Friday, July 15, 2011

What is your view on "god"?

I definitely don't believe in God. Besides the fact that I don't believe that one could physically exist, I don't agree with religion itself. I don't appreciate Extremists who put such heavy rules and restrictions on society and make people ashamed of themselves for just being who they are with the threat of being sent to Hell. I don't appreciate the judgement and accusing looks I get when someone finds out that I don't believe in God. I don't appreciate how they try to force their beliefs into our laws (ie: LGBTQs right to marry-- last I heard there was this little thing here in America called Separation of Church and State which, apparently, only New York understands). I don't appreciate everyone coming at me from all angles preaching about God and being allowed to openly express their views wherever they please but the second I say anything that isn't 100% politically correct, I get attacked and penalized for stating my opinion, which, by the way, is based on acknowledgeable FACT and SCIENTIFIC EVIDENCE. For example, on facebook I have friends who openly adore God and thank Him for things, ect... but if I were even to post "I am an Atheist" or "I don't believe in God" or, hey why not "Wow, I'm so thankful that I don't believe in a higher power" as my status , all hell would break loose (no pun intended). I would have so many people on my asss commenting all this shittt, people telling me to keep my opinions to myself. Why the hell should I keep my opinions -- which again, are not even opinions because evidence exits whether I believe it or not-- to myself and other religions, more specifically in my case Christians, get to stop me on the street and try to convince me of the word of God and send me emails and fb pages and all this other stuff telling me that I'm a horrible person if I don't believe in God and how could I be so mean to deny God's love?

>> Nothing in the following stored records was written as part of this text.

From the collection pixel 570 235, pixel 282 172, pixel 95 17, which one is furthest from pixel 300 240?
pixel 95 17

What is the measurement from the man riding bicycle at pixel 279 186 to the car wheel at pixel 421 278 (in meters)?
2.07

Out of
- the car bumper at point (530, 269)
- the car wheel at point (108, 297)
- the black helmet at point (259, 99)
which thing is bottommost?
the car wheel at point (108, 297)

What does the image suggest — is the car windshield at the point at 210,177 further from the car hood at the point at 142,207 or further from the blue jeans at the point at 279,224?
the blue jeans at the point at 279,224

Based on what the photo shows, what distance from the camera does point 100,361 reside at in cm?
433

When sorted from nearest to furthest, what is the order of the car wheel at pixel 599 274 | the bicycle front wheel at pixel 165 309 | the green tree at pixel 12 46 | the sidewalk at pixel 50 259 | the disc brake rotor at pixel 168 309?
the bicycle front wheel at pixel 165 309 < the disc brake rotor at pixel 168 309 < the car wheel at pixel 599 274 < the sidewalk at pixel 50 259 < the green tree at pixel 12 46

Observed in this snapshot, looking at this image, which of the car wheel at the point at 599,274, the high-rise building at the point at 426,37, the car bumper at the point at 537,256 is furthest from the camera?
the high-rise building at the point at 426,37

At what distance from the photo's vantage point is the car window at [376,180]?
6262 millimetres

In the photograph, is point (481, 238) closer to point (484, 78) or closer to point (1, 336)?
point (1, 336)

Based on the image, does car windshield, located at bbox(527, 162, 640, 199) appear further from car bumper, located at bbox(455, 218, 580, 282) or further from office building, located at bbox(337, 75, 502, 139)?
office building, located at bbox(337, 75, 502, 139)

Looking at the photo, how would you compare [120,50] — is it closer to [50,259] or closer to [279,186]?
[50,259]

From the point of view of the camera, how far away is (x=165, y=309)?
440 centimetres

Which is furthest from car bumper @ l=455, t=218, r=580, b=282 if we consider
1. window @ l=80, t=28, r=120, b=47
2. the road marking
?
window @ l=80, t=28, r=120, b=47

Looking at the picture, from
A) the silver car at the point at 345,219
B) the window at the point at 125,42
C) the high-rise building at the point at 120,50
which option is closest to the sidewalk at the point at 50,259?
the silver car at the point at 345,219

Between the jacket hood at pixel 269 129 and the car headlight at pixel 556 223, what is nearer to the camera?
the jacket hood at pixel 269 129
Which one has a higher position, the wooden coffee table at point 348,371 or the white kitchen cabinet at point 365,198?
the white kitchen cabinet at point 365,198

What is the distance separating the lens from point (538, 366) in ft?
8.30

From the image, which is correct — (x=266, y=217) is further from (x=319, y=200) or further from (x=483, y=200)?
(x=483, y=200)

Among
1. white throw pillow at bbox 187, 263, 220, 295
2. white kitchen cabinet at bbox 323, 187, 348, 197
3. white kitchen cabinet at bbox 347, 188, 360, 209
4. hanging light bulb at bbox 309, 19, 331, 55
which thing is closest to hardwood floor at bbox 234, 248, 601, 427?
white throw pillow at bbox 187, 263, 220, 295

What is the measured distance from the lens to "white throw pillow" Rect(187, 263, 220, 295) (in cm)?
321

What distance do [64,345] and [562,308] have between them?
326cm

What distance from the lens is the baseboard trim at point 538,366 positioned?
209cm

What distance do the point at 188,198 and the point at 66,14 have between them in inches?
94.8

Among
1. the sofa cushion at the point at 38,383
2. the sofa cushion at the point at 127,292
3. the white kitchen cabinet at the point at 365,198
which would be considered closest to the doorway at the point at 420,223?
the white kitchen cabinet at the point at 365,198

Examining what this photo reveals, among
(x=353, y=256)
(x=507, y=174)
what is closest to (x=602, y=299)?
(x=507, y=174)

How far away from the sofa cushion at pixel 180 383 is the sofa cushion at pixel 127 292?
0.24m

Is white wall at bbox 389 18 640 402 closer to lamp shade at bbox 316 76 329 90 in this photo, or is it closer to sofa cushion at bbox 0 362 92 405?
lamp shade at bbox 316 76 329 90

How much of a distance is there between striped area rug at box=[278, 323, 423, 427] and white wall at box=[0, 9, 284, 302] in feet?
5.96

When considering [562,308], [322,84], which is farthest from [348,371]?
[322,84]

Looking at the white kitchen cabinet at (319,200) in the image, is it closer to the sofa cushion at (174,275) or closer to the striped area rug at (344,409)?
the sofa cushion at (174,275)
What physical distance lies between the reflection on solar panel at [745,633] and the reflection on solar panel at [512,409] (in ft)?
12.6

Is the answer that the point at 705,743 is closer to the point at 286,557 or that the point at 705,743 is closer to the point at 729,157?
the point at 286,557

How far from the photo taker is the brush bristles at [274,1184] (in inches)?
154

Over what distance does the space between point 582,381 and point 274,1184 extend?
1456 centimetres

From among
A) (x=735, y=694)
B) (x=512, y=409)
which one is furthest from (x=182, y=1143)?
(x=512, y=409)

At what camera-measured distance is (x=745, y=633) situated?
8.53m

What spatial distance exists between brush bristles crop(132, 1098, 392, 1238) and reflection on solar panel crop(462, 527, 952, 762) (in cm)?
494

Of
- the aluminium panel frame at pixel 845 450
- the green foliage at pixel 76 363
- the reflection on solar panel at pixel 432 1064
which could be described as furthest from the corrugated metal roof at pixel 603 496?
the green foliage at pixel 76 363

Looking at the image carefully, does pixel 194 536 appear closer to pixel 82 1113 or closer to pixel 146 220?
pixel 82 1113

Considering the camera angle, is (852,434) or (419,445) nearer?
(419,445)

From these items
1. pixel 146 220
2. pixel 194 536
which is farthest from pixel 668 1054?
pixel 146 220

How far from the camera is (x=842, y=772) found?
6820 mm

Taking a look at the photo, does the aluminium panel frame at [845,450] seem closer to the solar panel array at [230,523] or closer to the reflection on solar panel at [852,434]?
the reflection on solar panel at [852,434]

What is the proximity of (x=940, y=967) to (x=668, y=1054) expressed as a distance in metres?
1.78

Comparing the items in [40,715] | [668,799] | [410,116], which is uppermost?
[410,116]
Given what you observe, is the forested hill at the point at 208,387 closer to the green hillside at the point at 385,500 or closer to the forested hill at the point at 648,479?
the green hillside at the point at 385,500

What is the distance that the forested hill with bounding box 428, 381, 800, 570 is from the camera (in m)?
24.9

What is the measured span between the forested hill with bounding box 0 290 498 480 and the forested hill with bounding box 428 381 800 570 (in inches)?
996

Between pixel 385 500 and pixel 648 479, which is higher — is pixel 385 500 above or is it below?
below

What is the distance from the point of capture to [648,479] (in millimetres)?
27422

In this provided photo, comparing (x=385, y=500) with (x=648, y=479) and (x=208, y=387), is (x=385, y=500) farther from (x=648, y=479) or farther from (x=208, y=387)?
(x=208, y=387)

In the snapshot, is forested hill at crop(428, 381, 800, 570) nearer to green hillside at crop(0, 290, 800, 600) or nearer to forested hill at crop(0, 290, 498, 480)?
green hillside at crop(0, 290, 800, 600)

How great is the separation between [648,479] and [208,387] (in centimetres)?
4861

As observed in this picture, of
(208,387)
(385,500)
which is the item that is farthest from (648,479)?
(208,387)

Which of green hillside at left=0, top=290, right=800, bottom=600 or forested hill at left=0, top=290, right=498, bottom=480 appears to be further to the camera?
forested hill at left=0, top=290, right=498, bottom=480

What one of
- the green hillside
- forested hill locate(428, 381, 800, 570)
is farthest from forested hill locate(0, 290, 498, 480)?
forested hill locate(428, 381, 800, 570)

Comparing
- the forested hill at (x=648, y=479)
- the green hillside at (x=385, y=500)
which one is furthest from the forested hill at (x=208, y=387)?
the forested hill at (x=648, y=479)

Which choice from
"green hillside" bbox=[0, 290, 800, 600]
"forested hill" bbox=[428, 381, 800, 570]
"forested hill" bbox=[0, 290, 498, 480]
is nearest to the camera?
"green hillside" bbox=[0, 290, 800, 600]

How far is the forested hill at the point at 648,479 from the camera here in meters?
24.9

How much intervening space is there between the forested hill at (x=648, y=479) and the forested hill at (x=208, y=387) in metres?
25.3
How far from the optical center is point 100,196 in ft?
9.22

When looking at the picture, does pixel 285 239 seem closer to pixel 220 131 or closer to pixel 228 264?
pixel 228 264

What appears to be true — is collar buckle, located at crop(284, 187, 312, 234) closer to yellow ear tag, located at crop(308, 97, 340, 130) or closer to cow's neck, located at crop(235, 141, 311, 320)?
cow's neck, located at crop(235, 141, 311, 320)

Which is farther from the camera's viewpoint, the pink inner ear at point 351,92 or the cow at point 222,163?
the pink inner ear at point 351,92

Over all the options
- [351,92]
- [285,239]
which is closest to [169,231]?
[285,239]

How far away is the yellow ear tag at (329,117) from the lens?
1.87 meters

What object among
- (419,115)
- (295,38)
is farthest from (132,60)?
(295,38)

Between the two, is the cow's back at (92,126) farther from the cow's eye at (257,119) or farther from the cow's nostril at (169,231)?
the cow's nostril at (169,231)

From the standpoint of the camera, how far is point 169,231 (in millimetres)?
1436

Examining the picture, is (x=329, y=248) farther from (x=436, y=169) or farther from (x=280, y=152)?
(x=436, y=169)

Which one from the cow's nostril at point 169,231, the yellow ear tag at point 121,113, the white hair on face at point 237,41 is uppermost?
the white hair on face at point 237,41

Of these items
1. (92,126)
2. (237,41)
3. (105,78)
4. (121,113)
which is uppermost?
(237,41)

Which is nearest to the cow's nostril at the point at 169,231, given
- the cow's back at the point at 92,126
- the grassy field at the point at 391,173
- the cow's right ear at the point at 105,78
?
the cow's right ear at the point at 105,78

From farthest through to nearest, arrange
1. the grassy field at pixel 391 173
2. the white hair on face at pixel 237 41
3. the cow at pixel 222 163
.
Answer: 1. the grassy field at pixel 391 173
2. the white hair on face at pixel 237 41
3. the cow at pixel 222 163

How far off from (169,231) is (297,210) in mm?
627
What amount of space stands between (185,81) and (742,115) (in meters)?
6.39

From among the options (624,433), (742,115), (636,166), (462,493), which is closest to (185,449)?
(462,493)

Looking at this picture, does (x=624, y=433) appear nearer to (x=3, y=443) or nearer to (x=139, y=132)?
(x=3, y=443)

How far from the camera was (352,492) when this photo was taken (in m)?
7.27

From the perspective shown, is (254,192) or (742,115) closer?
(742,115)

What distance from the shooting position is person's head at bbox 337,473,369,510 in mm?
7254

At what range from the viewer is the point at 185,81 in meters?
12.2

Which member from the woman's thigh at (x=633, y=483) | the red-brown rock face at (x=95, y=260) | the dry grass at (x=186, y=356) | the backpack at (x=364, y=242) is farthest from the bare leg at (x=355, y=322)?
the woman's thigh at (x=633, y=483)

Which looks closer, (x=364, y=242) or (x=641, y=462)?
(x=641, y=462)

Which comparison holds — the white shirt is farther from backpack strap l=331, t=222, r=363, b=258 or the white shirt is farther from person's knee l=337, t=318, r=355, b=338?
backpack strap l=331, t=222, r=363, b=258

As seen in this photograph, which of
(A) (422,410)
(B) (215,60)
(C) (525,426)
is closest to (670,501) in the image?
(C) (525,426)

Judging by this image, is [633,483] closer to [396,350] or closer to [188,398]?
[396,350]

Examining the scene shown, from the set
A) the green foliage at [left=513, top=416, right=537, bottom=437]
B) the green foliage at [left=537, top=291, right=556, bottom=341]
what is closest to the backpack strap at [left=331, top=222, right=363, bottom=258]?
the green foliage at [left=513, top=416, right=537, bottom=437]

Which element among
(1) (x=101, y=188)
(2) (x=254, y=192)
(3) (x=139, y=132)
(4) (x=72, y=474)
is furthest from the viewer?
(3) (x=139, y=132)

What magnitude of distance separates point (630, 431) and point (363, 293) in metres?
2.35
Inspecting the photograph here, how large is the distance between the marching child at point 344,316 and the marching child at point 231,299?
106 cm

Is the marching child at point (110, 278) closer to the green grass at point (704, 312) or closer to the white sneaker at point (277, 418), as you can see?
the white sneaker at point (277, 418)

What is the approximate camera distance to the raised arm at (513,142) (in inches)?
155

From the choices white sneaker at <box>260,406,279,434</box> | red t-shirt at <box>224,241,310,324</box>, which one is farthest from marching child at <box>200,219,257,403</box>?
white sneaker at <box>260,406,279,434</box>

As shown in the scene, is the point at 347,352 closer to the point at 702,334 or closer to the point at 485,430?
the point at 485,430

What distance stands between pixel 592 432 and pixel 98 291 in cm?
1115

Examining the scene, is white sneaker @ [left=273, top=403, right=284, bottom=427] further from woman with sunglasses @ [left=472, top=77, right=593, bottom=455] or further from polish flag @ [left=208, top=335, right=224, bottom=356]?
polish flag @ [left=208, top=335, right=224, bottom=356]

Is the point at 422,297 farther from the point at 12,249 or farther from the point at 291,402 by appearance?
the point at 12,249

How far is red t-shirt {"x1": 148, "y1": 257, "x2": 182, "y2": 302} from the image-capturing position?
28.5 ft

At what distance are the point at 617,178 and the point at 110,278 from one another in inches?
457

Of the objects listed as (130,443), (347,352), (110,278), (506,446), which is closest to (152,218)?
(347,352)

Um, maybe because I don't believe in it. Maybe I have enough love for myself that I told need to believe theres some guy out there who loves me but at the same time judges everything i do from eating a burger to taking a crap and deciding what kind of person that makes me and where I'm going to go once I'm dead. I'm sick of being smothered and having to walk on eggshells so as to not to step on anyones toes. I DON'T BELIEVE IN GOD, OK? I wouldn't even be so worked up about it if it wasn't so damn irritating.